## TASK DETAILS
Reproduce every line of the material below word for word, with no changes.

↓

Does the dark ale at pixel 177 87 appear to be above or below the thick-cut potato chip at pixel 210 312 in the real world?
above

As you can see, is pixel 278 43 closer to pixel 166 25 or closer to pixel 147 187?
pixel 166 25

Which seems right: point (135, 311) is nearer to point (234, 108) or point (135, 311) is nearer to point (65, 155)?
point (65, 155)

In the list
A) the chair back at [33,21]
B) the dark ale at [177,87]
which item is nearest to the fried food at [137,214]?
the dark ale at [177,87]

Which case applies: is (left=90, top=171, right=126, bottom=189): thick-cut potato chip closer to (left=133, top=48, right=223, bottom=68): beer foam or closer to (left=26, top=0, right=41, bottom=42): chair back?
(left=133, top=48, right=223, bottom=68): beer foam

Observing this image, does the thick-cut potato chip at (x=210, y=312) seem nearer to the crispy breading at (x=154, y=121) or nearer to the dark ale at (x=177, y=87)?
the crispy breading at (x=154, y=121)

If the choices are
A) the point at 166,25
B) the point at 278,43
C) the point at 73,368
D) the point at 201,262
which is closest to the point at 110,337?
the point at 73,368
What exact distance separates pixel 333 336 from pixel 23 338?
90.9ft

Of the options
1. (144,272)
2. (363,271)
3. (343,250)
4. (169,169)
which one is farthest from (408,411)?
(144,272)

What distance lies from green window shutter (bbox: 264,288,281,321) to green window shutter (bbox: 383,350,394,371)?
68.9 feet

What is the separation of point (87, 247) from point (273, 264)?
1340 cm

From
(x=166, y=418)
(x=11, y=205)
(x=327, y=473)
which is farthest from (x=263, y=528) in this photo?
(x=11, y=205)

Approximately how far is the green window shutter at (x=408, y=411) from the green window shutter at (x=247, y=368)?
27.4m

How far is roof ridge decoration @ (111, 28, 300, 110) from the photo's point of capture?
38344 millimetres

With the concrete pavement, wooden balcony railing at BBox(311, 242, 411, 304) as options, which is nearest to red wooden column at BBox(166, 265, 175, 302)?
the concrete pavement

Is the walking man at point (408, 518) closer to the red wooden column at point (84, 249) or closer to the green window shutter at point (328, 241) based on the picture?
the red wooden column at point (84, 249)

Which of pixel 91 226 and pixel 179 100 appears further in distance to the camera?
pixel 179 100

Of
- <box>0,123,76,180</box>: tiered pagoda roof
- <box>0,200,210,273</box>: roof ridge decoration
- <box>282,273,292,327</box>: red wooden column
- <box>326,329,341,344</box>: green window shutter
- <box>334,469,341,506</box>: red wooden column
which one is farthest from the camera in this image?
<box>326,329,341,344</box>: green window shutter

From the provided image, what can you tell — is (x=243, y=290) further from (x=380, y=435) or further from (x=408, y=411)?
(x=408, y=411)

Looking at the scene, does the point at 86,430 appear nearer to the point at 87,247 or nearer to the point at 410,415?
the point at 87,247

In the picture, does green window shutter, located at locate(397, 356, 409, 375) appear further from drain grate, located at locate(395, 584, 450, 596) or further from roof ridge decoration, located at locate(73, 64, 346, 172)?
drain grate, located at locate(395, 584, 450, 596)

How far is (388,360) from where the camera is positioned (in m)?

↑

## EXERCISE OUTPUT
Does the dark ale at pixel 177 87 appear to be above or below the thick-cut potato chip at pixel 210 312 in the real world?
above

As you can see, is pixel 278 43 closer to pixel 166 25 or closer to pixel 147 187?
pixel 166 25

Which seems right: point (135, 311) is nearer to point (234, 108) or point (135, 311) is nearer to point (65, 155)?
point (65, 155)

In the list
A) the chair back at [33,21]
B) the dark ale at [177,87]
which item is nearest to the fried food at [137,214]?
the dark ale at [177,87]

Which case applies: is (left=90, top=171, right=126, bottom=189): thick-cut potato chip closer to (left=133, top=48, right=223, bottom=68): beer foam or closer to (left=26, top=0, right=41, bottom=42): chair back?
(left=133, top=48, right=223, bottom=68): beer foam

Observing this image, does the thick-cut potato chip at (x=210, y=312) seem nearer to the crispy breading at (x=154, y=121) or nearer to the dark ale at (x=177, y=87)?
the crispy breading at (x=154, y=121)

If the choices are
A) the point at 166,25
B) the point at 278,43
C) the point at 73,368
D) the point at 201,262
which is closest to the point at 110,337?
the point at 73,368
What exact distance separates pixel 333 336 from pixel 23 338?
90.9ft

Of the options
1. (144,272)
2. (363,271)
3. (343,250)
4. (169,169)
which one is farthest from (408,411)?
(144,272)

What distance lies from green window shutter (bbox: 264,288,281,321) to green window shutter (bbox: 383,350,394,371)?
68.9 feet

What is the separation of point (87, 247) from point (273, 264)?
1340 cm

From
(x=166, y=418)
(x=11, y=205)
(x=327, y=473)
which is farthest from (x=263, y=528) in this photo?
(x=11, y=205)

Approximately how far is the green window shutter at (x=408, y=411) from the green window shutter at (x=247, y=368)?
27.4m

How far is roof ridge decoration @ (111, 28, 300, 110) from the photo's point of capture?
38344 millimetres

With the concrete pavement, wooden balcony railing at BBox(311, 242, 411, 304) as options, which is nearest to red wooden column at BBox(166, 265, 175, 302)?
the concrete pavement

Is the walking man at point (408, 518) closer to the red wooden column at point (84, 249) or closer to the green window shutter at point (328, 241) based on the picture?
the red wooden column at point (84, 249)

Which of pixel 91 226 and pixel 179 100 appears further in distance to the camera?
pixel 179 100

Of
- <box>0,123,76,180</box>: tiered pagoda roof
- <box>0,200,210,273</box>: roof ridge decoration
- <box>282,273,292,327</box>: red wooden column
- <box>326,329,341,344</box>: green window shutter
- <box>334,469,341,506</box>: red wooden column
which one is farthest from the camera in this image?
<box>326,329,341,344</box>: green window shutter

From the provided image, what can you tell — is (x=243, y=290) further from (x=380, y=435) or further from (x=408, y=411)?
(x=408, y=411)

Looking at the scene, does the point at 86,430 appear nearer to the point at 87,247 or nearer to the point at 410,415?
the point at 87,247

In the picture, does green window shutter, located at locate(397, 356, 409, 375) appear further from drain grate, located at locate(395, 584, 450, 596) or further from roof ridge decoration, located at locate(73, 64, 346, 172)?
drain grate, located at locate(395, 584, 450, 596)

How far is (388,360) from where the camera is positioned (in m)?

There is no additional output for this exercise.